In my /root/.kube/config I have a server: value of "https://my.reverse.proxy:6443".
If I don't set any certificates on the reverse proxy (traffic goes directly to backend and backend certificate is presented, SSL passthrough), I can run a kubectl command successfully (i.e sudo kubectl get pods -o wide -A). But if I set a certificate on the reverse proxy, my kubectl command returns:
$ sudo kubectl --insecure-skip-tls-verify get pods -o wide -A
error: You must be logged in to the server (Unauthorized)I am not sure why this is happening. Is it because the kubectl is trying to "authenticate" with the reverse proxy certificate, and is only allowed to do so with the back-end certificate?

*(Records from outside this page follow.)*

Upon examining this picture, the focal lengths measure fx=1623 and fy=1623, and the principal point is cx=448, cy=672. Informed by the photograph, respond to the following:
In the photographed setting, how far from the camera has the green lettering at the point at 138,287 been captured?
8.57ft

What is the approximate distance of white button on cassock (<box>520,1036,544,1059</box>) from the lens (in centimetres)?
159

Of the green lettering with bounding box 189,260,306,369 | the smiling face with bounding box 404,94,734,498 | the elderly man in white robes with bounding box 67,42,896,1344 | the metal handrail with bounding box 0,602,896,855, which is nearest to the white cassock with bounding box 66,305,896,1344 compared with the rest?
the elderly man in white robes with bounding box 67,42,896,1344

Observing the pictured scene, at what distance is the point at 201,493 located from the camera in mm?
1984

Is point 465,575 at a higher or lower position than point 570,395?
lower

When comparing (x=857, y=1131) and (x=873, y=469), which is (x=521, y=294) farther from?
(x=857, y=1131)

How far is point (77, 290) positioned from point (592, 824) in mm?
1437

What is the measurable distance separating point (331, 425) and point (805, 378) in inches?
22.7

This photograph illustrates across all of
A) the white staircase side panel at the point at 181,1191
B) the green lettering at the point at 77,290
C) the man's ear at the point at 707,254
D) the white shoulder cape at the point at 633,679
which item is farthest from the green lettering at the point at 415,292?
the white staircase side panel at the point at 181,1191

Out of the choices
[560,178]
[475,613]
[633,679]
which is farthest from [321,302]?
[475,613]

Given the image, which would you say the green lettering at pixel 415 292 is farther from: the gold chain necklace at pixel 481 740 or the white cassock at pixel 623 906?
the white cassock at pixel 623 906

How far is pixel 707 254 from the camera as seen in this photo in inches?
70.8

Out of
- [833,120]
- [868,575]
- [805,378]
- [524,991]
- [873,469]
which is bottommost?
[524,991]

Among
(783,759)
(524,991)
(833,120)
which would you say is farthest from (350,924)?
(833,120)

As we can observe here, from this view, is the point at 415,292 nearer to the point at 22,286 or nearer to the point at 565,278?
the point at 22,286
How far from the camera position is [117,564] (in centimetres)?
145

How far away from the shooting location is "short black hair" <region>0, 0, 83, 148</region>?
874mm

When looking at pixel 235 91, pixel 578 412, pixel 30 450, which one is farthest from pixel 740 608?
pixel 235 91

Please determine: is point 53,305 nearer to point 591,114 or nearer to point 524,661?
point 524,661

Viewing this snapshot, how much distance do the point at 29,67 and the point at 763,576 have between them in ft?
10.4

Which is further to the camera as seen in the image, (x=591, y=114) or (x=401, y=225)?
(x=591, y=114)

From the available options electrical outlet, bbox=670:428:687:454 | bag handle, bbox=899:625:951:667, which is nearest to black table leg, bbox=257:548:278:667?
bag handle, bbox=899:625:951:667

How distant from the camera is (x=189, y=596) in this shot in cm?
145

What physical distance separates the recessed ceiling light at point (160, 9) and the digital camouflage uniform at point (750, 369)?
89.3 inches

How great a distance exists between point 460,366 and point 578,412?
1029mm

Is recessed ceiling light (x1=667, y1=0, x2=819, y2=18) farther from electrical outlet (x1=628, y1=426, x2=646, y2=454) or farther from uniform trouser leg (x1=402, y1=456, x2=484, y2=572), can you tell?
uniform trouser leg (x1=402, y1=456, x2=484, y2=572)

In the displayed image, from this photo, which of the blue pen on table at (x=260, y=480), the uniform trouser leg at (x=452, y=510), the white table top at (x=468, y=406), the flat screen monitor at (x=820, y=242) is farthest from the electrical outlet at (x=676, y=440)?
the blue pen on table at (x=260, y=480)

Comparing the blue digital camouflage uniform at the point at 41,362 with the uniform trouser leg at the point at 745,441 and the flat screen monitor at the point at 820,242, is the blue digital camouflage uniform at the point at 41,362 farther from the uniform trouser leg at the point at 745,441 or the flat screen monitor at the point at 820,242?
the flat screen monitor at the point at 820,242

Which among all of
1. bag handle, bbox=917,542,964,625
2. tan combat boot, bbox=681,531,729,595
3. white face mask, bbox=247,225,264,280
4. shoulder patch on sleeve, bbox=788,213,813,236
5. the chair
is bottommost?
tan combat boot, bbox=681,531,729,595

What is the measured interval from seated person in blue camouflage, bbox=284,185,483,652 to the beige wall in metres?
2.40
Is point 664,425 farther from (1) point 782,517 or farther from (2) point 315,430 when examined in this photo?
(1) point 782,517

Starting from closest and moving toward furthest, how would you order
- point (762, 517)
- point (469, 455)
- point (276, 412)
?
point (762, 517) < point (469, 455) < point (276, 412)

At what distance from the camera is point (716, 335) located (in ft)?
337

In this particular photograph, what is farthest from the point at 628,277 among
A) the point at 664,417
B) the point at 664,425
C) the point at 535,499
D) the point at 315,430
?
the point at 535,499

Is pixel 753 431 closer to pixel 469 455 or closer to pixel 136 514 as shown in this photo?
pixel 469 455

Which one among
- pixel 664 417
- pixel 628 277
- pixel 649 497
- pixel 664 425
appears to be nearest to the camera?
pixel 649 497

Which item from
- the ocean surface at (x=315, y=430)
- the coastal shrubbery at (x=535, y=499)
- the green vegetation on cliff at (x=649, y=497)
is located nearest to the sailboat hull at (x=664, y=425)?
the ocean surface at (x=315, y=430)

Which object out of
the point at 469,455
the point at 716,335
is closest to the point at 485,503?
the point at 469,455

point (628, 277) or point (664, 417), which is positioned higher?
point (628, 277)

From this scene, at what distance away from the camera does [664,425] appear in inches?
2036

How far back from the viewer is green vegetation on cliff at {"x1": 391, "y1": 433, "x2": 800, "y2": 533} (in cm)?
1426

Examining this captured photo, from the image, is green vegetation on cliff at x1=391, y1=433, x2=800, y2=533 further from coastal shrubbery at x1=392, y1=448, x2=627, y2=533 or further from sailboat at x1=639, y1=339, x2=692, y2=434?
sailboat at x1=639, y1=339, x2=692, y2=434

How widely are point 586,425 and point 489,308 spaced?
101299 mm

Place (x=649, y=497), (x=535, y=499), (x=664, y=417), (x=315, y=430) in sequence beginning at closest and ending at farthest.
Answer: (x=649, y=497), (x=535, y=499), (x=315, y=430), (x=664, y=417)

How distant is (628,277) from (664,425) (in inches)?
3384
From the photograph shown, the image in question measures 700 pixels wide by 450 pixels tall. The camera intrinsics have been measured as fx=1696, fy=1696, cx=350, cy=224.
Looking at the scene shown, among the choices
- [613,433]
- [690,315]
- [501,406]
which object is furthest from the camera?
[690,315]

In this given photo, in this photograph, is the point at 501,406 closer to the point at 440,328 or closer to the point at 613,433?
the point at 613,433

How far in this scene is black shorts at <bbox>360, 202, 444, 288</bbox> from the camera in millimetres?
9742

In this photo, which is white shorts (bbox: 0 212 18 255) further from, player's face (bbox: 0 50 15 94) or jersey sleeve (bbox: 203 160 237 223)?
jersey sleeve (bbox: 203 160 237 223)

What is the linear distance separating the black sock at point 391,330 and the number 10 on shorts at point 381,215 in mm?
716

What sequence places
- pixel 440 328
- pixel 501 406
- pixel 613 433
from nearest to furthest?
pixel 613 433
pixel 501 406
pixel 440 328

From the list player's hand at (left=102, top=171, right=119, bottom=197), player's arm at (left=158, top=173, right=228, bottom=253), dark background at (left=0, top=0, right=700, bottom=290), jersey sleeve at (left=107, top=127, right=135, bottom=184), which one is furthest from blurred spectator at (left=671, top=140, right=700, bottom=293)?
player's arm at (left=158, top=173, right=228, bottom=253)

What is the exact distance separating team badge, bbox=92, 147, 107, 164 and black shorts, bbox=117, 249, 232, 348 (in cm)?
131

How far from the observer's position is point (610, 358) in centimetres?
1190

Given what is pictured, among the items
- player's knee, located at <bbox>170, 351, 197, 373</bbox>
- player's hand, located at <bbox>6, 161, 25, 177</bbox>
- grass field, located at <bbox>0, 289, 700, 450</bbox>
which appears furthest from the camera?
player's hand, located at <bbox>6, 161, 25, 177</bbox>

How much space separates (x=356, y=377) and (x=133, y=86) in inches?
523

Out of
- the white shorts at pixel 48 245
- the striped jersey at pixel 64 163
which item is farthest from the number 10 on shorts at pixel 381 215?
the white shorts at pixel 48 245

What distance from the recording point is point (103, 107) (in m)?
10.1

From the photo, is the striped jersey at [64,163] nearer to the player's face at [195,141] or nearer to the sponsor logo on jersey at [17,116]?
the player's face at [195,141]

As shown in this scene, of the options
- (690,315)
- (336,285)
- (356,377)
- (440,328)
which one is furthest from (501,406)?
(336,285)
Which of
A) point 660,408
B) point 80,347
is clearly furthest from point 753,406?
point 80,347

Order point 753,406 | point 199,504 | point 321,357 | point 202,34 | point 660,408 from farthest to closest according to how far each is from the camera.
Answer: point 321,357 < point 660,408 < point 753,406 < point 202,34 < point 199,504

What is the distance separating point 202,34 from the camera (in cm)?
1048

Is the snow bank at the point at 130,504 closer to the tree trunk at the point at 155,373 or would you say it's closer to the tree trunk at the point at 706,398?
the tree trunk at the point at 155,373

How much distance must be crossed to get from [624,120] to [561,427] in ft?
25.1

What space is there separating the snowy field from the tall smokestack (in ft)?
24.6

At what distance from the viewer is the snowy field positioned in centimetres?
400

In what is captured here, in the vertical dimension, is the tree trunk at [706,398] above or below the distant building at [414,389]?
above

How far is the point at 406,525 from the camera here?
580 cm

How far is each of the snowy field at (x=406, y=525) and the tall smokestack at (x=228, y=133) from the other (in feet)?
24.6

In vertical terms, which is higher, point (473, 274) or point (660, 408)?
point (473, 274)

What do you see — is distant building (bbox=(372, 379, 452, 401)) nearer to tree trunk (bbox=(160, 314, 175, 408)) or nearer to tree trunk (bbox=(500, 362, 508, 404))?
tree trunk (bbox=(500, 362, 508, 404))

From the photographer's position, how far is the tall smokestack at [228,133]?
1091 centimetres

How would I get rid of that error if I want to use a different certificate on the reverse proxy (no SSL passthrough)? What should I do on the client side?
If the issue started after renewing kubernetes certificates, this caused the existing ~/.kube/config to have outdated keys and certificate values in it.
The solution is to replace the values client-certificate-data and client-key-data in file ~/.kube/config with the values from the updated file in /etc/kubernetes/kubelet.conf of the same name
The problem was that the client certificate was stripped by the reverse proxy (the reverse proxy certificate was sent to the Kubernetes server instead), and as a result didn't make it to the Kubernetes server. I need passthrough on my reverse proxy no matter what if I want my client certificates to authenticate properly.